身長は60㎝くらいだろうか、キョロキョロと周りを伺い誰かを呼ぶように歩いていた、薬草のたぐいでも摘んでいたのか手は草まみれだ、灰色の薄汚れた長袖のローブを頭からかぶっており、その袖口まで草を摘んだ後が付着している、夢中になって摘んで帰り道に迷ったか、もしくは何かに襲われて逃げてきたのか……
どうする……突然目の前に現れても不審者か人攫い、最悪逃げ出すかもしれないなと思い少し離れた場所で呼び込む事にする。
少し開けた場所で枯草を集め焚火の準備をしているようにみせかける事にした、ガサゴソしていれば音を聞いて近寄ってくるかもしれないし、煙の臭いで気づいてくれるかもしれない。いや気づいてほしい。
人に自分から近づいていくのは難しい、言葉の壁もある、慎重に慎重を重ねなければ。
無害だ、無害を装え!いや無害なんだけども……少しでも繕わなければ!
枯草に火を付け、手持ちの兎肉を焼く準備を始める、気づいたか? いや気づいてるよな? 気配を探る、こっちに近づいてきているのに安心する、背を向けておこう、気づいていない振り、そう、こっちは気づいてなんかいないぞっと演技をし続けるのだ。
背中の気配を感じながら大きく伸びをし寝転んでみる、振り向いてはいけない、気づいてる雰囲気も出してはいけない、無害、無警戒を装うのだ……五メートル……三メートル……その時を待つ……
そして声を掛けられる、この時を待っていたぞ! ちょっとビックリした体で振り向く……そこにはタヌキがいた、ぱっと見た感じでは人の子供くらいに思っていたのだが、顔がタヌキだったとは本気でビビった、だがここで取り乱してはいけない、自制しなければ策は成らない。
寝転んだ体勢で半身を振りむかせ、下から顔を覗き込む……
やっぱりタヌキだ、獣人ってやつだろうか、ローブを頭から被っているので隠されてはいるがその中にはケモミミがついているのだろうか……
「ドウシタ?」
通じないであろう日本語で声を掛けてみる、喉は乾いていないか? 腹すかしてないか? 出来るだけ優しく囁く、焚火の反対側に座るよう手振りする、こちらから距離を縮めるような事はしない。

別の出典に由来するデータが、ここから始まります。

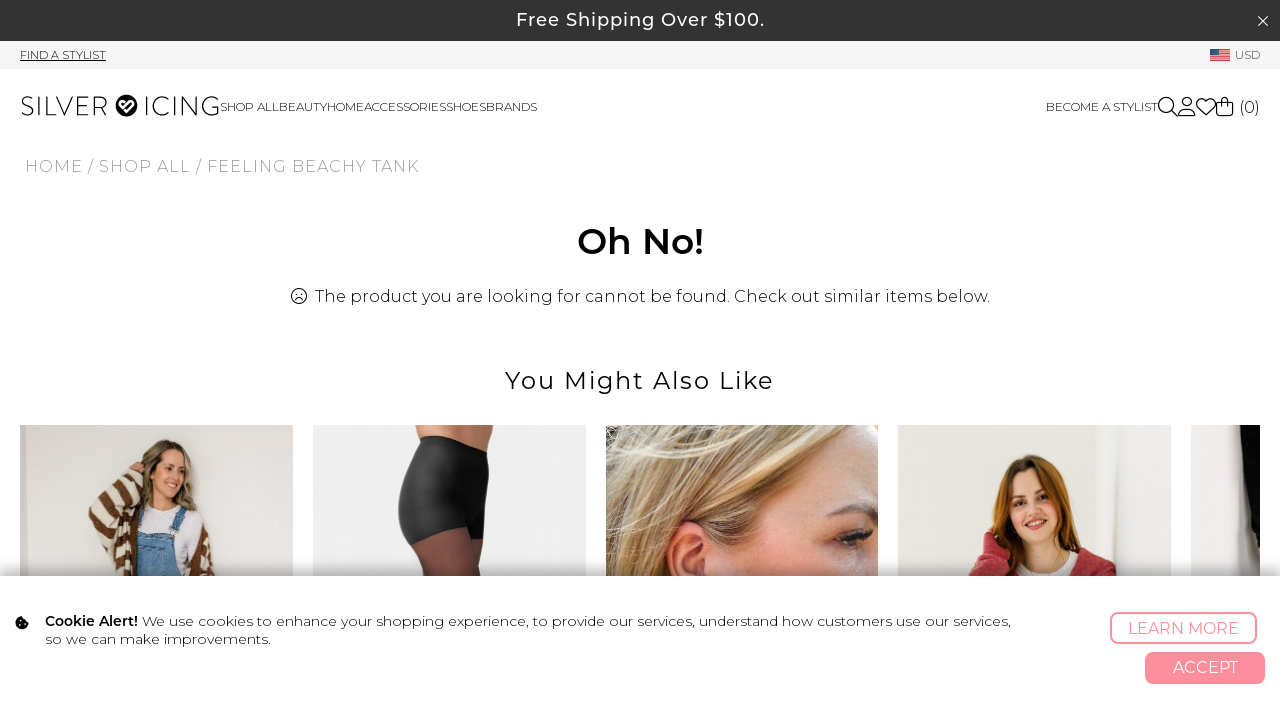

--- FILE ---
content_type: text/html; charset=UTF-8
request_url: https://www.silvericing.com/templates/skyler/matomo_page_header.js.php?st_id=
body_size: 84
content:
<!-- Matomo -->
var _paq = window._paq = window._paq || [];
/* tracker methods like "setCustomDimension" should be called before "trackPageView" */
_paq.push(['trackPageView']);
_paq.push(['enableLinkTracking']);
_paq.push(['setCustomDimension', 1, '']);
(function () {
    var u = "/operations/matomo/";
    _paq.push(['setTrackerUrl', u + 'matomo.php']);
    _paq.push(['setSiteId', '1']);
    var d = document, g = d.createElement('script'), s = d.getElementsByTagName('script')[0];
    g.async = true;
    g.src = u + 'matomo.js';
    s.parentNode.insertBefore(g, s);
})();
<!-- End Matomo Code -->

ピョコピョコと擬音をつけてもいいくらの足取りで俺の反対側に座る子タヌキ、ローブで隠れてるのだろうかしっぽは見えない、残念。地べたに腰を下ろし正座を崩した座り方でローブからあんよが二本飛び出している、焼いている兎肉に興味津々な様子である。
焼けつつある兎肉をスンスンと嗅いでいたので食べてもいいよと手振りする、手に取ってかぶりつきだしたらチャンスだ、人は食べたら……水を欲すのだから!
そう、ここで距離を最大限縮める! 水筒の手渡しだ、さあ手を伸ばしてこい……さあ……さあ……そして……
我が策は成り! 俺の手から水筒を受け取った! 言葉は通じないが警戒を解いた証だ!
俺の水筒に口を付けゴクゴクと水を飲む、口元から零れた水滴を汚れた袖口で拭いて俺に水筒を返す、細々と自分の状況を話し出したのだろうか、何を喋っているのかわからず俺は途方に暮れてしまう。
微妙な時間がどれだけ流れただろうか、暗くなる前にこの子を送り届けなければ、オーリから聞いた人里まではまだ距離がある、ならば近くにタヌキの巣でもあるのだろうか……
気配を探る、いつもより更に遠くまで範囲をひろげる、意識を空に飛ばす、上空から俯瞰したイメージで目の前にいる子タヌキに似た気配を、……あ、いたわ、三十くらいの気配、集落っぽいな、歩いて一~二時間くらいの距離だろうか、殺気だっているのか慌てているのかが気配で伝わってくる、多分ここで当たりだろう。
周辺を四人組のグループが三組ほど巡回している、この子タヌキを探している? 昨夜から迷子だったとしたら親タヌキはさぞかし心配しているかもしれない、タヌキだらけの集落に入るのは不安なので近い気配に引き渡すのが得策か、そう決断して子タヌキに声をかける。
「イエ、オクル」 「ダイジョウブ」 目を合わし、そう力強く、心配されないように伝える。
子タヌキはいつのまにやらどこから出したやらわからない木の実をほおばっていたらしく、俺の言葉に反応しこちらに振り向きぱあっと喜びを体全体で表し俺の背中に上りおんぶのような状態に収まると肩越しにあさっての方向を指さす、餌付けは成功したようであるがそっちじゃない。
こうして迷子の子タヌキを送るミッションが始まったのであった。